* Document excerpt

-*-*-

Ryan knows it's a game, but he takes it seriously, because, as a single man who spends just a few weeks a year in his under-furnished one-bedroom, it's pretty much all he's got.
If he weren't so handsome, and so apparently self-content, we'd feel sorry for Ryan. Yet, when we first hook up with the central character in Jason Reitman's (Juno, Thank You for Smoking) latest ride on the quirky side, we can't help but admire Ryan as some latter-day version of travel-savvy James Bond.
The man has fancy graphite preferred customer cards, turnkey hotel reservations, and a strategy for crashing any convention. For a middle-aged man, Ryan comes wrapped in a leathery skin of aging cool -- and he's loving it, until the boss (Jason Bateman) clips his wings.
Called back to headquarters to be trained on a new computer system that allows for "virtual termination," Ryan finds himself grounded for the first time in years, and it throws his entire system into shock.
Making things even tougher for the itchy-footed Lothario is the fact that he was just about to close in on 10 million frequent-flyer miles -- a landmark number that comes with endless perks, and a personal visit from the pilot.
For Ryan, the platinum passenger card is the closest thing to a life purpose he's ever entertained. The card would give him meaning, and serve as a constant reminder that his abdication from the planet's physical rules and personal connections was all for a good reason.
Without a boarding pass, Ryan feels the weight of his earthly burden, but just before he collapses in a puddle of entry-level existentialism, he gets a second chance to fly.
Assigned to hit the road with new wunderkind Natalie Keener (Anna Kendrick) -- the genius behind computer-based termination -- Ryan feels the wind beneath his wings once more.

-*-*-

* Records provided

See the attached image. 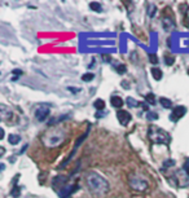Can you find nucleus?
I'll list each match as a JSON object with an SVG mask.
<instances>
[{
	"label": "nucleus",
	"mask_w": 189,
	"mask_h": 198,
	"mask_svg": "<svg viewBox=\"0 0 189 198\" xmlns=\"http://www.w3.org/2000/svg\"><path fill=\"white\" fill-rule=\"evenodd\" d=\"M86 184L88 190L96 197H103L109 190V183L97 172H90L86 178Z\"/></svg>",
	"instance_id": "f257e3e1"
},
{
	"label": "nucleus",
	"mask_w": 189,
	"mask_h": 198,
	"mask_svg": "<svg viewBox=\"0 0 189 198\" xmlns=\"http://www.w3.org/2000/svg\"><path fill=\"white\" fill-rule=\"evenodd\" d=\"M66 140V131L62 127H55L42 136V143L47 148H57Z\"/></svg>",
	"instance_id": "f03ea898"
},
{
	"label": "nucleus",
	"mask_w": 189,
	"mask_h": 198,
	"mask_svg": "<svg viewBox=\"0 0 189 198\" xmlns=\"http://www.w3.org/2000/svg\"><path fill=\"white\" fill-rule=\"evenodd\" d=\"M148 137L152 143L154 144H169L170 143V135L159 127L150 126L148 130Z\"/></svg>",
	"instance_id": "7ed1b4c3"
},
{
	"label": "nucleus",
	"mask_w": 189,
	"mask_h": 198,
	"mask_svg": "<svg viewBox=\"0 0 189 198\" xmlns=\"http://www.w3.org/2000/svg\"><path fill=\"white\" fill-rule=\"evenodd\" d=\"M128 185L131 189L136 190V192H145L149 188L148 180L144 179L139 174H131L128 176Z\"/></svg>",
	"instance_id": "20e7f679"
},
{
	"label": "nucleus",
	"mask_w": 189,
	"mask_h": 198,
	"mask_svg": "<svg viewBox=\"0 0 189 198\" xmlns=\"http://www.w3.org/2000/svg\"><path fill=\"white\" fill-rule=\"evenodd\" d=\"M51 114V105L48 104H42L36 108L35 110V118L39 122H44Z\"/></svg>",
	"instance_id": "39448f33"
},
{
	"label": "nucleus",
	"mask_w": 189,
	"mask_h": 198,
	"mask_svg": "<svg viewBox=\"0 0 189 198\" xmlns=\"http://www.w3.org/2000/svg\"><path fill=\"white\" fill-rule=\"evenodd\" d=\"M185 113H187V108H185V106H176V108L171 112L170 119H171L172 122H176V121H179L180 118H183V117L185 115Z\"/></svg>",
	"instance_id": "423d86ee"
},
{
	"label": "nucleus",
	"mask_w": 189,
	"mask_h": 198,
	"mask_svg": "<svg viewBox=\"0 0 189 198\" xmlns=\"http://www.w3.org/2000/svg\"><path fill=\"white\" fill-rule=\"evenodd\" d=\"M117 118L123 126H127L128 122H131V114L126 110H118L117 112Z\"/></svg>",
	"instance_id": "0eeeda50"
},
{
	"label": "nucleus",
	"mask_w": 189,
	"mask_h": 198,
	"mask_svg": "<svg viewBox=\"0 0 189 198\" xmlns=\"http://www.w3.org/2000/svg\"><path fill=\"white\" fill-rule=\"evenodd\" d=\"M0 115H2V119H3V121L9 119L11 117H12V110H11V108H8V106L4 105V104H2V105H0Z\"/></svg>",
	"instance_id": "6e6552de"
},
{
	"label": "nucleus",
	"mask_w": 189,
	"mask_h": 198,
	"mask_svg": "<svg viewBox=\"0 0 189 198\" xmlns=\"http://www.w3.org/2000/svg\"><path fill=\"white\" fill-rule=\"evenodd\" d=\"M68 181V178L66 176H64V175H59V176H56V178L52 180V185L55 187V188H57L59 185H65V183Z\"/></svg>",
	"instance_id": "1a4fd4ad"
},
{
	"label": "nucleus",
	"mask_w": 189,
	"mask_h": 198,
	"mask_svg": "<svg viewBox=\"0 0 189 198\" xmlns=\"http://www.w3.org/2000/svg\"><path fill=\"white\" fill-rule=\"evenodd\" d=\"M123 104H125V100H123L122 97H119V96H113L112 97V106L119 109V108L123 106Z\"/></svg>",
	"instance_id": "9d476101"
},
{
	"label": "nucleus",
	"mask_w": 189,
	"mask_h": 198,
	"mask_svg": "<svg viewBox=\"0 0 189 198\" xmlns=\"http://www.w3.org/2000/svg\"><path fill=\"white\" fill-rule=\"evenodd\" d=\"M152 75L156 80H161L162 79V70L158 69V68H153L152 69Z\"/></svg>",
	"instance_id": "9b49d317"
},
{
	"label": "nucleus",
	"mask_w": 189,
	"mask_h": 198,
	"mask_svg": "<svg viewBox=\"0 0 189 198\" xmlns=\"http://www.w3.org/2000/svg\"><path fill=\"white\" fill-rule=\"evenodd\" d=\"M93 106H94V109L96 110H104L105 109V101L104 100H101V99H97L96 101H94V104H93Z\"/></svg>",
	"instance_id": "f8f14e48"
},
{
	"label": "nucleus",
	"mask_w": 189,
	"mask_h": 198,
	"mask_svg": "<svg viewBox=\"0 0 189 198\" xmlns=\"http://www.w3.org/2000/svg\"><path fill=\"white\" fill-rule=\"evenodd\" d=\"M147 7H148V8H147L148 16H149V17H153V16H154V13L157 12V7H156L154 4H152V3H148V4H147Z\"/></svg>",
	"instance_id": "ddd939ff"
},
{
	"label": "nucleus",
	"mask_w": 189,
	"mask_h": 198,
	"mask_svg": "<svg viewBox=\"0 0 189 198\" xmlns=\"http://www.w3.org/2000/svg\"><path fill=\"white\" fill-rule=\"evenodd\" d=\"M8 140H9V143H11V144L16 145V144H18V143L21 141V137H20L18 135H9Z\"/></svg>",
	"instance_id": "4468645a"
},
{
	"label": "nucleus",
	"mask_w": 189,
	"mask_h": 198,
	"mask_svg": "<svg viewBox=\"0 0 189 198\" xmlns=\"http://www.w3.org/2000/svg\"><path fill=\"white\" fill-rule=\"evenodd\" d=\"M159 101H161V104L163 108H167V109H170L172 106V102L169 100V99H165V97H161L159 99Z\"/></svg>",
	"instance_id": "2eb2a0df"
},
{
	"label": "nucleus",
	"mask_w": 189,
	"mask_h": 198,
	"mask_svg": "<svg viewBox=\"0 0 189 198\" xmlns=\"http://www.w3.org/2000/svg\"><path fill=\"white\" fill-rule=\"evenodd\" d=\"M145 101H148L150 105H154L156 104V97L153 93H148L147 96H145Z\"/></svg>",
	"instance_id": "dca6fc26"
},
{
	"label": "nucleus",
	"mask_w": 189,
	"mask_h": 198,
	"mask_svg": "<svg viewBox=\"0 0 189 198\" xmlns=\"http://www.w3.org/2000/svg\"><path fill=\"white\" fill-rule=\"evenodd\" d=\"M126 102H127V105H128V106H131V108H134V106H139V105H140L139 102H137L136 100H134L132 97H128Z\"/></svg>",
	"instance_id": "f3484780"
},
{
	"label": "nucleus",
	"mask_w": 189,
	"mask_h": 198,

-*-*-

* Task prompt
Resume the review of Jason Reitman's film about the frequent flyer Ryan, picking up right after its final sentence.

* Written answer
He's relieved, but he can sense a difference: He suddenly feels the impermanence, and begins looking at the world from a whole new perspective.
Without getting into the well-crafted details of the narrative based on Walter Kirn's novel, it's enough to say Reitman exposes Ryan to several sources of potential meaning -- from committed romantic love to family bonds -- over the course of the film.
Fittingly, he also keeps things incredibly light -- despite leaden subjects such as infidelity and pathological narcissism. Reitman is able to travel great emotional distances without tedium or turbulence, because he injects just enough humour into every scene.
Part of this victory was a mere matter of casting Clooney in the lead: Those twinkling brown eyes of his can communicate jaded weariness with a sexy sense of "so what?" in the very same glance.
A smartly subversive analysis of our current, ungrounded reality that prefers celebrating speed over substance and corporate branding over individual invention, Up in the Air dares to ask what the difference is between being a "somebody" and just being yourself.